Background: In eukaryotic cells, the kinase activity of the mitosis-promoting complex composed of cyclin B and Cdc2 (Cdk1) is negatively regulated by the phosphorylation of Cdk1 on threonine or tyrosine residues within its ATP binding domain.
Results: We identified human Wee1B by searching a sequence database. The predicted human Wee1B protein comprises 561 amino acids.
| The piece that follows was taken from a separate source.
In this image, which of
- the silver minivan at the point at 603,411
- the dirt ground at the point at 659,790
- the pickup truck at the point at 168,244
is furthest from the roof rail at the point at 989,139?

Northern blot analysis revealed that human Wee1B mRNA is particularly abundant in testis. Interestingly, RT-PCR using early embryos revealed that the Wee1B product was readily detectable at the mature oocyte, but abruptly disappeared at embryonic day 2.5, suggesting that the amount of Wee1B mRNA is dependent on the maternal expression. GFP-Wee1B showed a predominantly nuclear localization in HeLa cells. Human Wee1B was able to rescue the lethal phenotype of the fission yeast wee1-50Deltamik1 mutant, and over-expression of the human protein in these cells resulted in cell elongation as a result of arrest of the cell cycle at the G2-M transition. Recombinant Wee1B effectively phosphorylated cyclin B-associated Cdk1 on tyrosine-15, resulting in an inactivation of the kinase activity of Cdk1.
Conclusion: We identified human Wee1B as a novel Cdk1-inhibitory kinase. The identification of this new member of the Wee1 family suggests that inhibition of Cdk1 is mediated at multiple levels in mammals.